11.5 Other Safety Information

Chemical Assessment

IMAP assessments - 5-Thia-1-azabicyclo[4.2.0]oct-2-ene-2-carboxylic acid, 7-[(aminophenylacetyl)amino]-3-methyl-8-oxo-, [6R-[6.alpha.,7.beta.(R*)]]-: Human health tier I assessment

IMAP assessments - 5-Thia-1-azabicyclo[4.2.0]oct-2-ene-2-carboxylic acid, 7-[(aminophenylacetyl)amino]-3-methyl-8-oxo-, [6R-[6.alpha.,7.beta.(R*)]]-: Environment tier I assessment

12 Toxicity

12.1 Toxicological Information

12.1.1 Drug Induced Liver Injury

Compound
cephalexin
DILI Annotation
Less-DILI-Concern
Severity Grade
4
Label Section
Adverse reactions
References

M Chen, V Vijay, Q Shi, Z Liu, H Fang, W Tong. FDA-Approved Drug Labeling for the Study of Drug-Induced Liver Injury, Drug Discovery Today, 16(15-16):697-703, 2011. PMID:21624500 DOI:10.1016/j.drudis.2011.05.007

M Chen, A Suzuki, S Thakkar, K Yu, C Hu, W Tong. DILIrank: the largest reference drug list ranked by the risk for developing drug-induced liver injury in humans. Drug Discov Today 2016, 21(4): 648-653. PMID:26948801 DOI:10.1016/j.drudis.2016.02.015

12.1.2 Effects During Pregnancy and Lactation

◉ Summary of Use during Lactation

Limited information indicates that maternal cephalexin produces low levels in milk that are usually not expected to cause adverse effects in breastfed infants. Cephalexin is an alternative for the treatment of mastitis. Occasionally disruption of the infant's gastrointestinal flora, resulting in diarrhea or thrush have been reported with cephalosporins, but these effects have not been adequately evaluated. A rare case of a severe allergic reaction occurred in an infant previously exposed to intravenous cefazolin whose mother began taking cephalexin while breastfeeding. Cephalexin is acceptable in nursing mothers.
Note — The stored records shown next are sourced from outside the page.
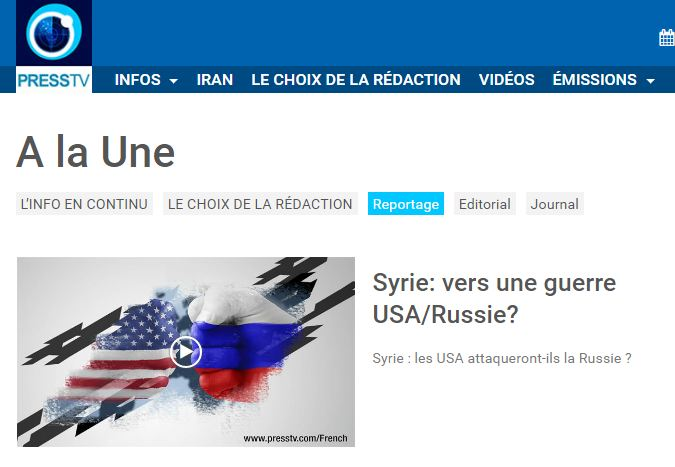 LM.PRESS TV - REPORTAGE russie vs  usa en syrie (2018 03 09) (1)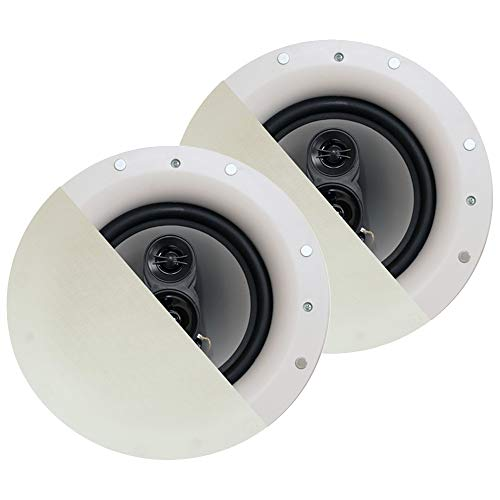 "Acoustic Audio by Goldwood CSic84 Frameless in Ceiling 8"" Speaker Pair 3 Way Home Theater Speakers, White"
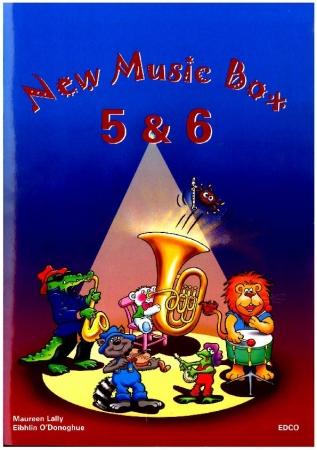 New Music Box 5 & 6 - Fifth & Sixth Class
◉ Effects in Breastfed Infants

In a prospective follow-up study, 7 nursing mothers reported taking cephalexin (dosage not specified). Two mothers reported diarrhea in their infants. No rashes or candidiasis were reported among the exposed infants.

A prospective, controlled study asked mothers who called an information service about adverse reactions experience by their breastfed infants. One of 11 cephalexin-exposed infants reportedly developed diarrhea during maternal cephalexin therapy.
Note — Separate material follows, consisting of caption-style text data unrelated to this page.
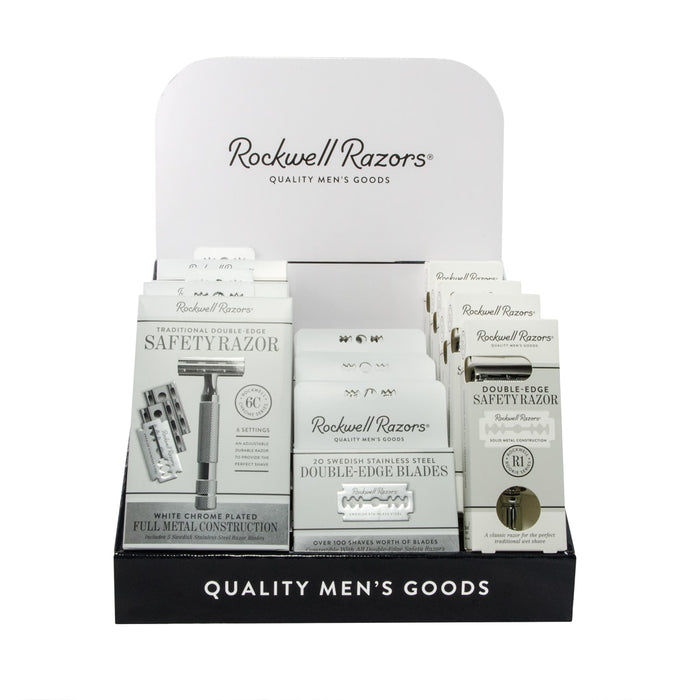 Rockwell Razors Shave Hardware Display Bundle,
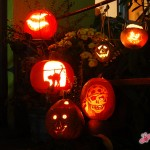 This is Halloween: Kürbis schnitzen 2009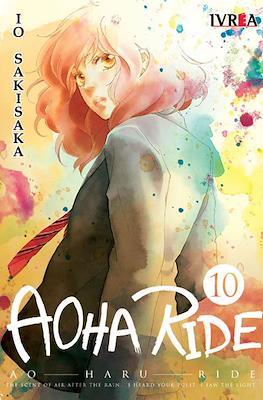Aoha Ride (Rústica con sobrecubierta) #10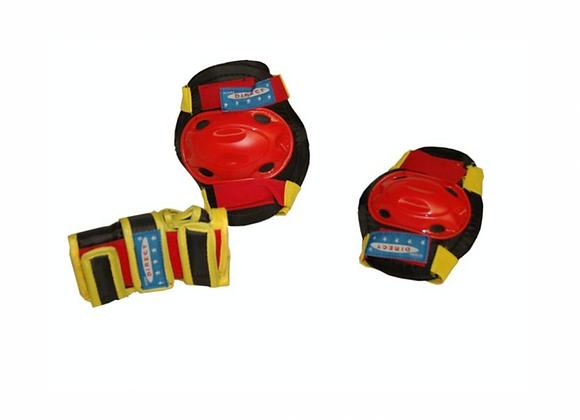 Kit de Protection pour Enfants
A woman received intravenous cephalothin 1 g every 6 hours for 3 days. Her breastfed infant had a green liquid stool, severe diarrhea, discomfort and crying. The mother's drug regimen was then changed to oral cephalexin 500 mg plus oral probenecid 500 mg 4 times daily for another 16 days. The infant continued to have diarrhea during this time. The authors rated the diarrhea as probably related to cephalexin in milk.
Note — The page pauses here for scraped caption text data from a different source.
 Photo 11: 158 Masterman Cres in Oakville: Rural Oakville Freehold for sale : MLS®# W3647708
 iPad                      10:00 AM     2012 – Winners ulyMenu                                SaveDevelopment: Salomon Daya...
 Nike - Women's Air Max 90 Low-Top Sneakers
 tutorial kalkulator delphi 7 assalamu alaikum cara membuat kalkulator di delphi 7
A 4-month-old infant was treated with intravenous cefazolin for a urinary tract infection. Nine days after being discharged and cefazolin discontinuation, the infant developed a blistering rash over most of the body that was diagnosed as toxic epidermal necrolysis (TEN). The infant was being breastfed (extent unspecified) by his mother who had begun cephalexin 2 days prior to the onset of symptoms. A lymphocyte transformation test performed 4 weeks after treatment for TEN was completed found sensitization to both cefazolin and cephalexin. The infant's reaction was probably caused by cephalexin in breastmilk after initial sensitization and subsequent cross-reaction to cefazolin.

◉ Effects on Lactation and Breastmilk

Relevant published information was not found as of the revision date.

◈ What is cephalexin?

Cephalexin is an antibiotic medication that has been used to treat infections such as Staphylococcus aureus (Staph) and Escherichia coli (E. coli). Some brand names for cephalexin are Keflex® and Keftab®.Sometimes when people find out they are pregnant, they think about changing how they take their medication, or stopping their medication altogether. However, it is important to talk with your healthcare providers before making any changes to how you take your medication. Your healthcare providers can talk with you about the benefits of treating your condition and the risks of untreated illness during pregnancy.Having certain infections (such as a Staph or E. coli infection )during pregnancy can increase the chance for pregnancy-related problems or infections in a newborn baby. MotherToBaby has fact sheets on Staph and E. coli infections here: https://mothertobaby.org/fact-sheets/staphylococcus-aureus-pregnancy/ and https://mothertobaby.org/fact-sheets/e-coli-pregnancy/.

◈ I take cephalexin. Can it make it harder for me to get pregnant?

Studies have not been done in humans to see if cephalexin can make it harder to get pregnant. In animal studies, cephalexin did not affect fertility (ability to get pregnant).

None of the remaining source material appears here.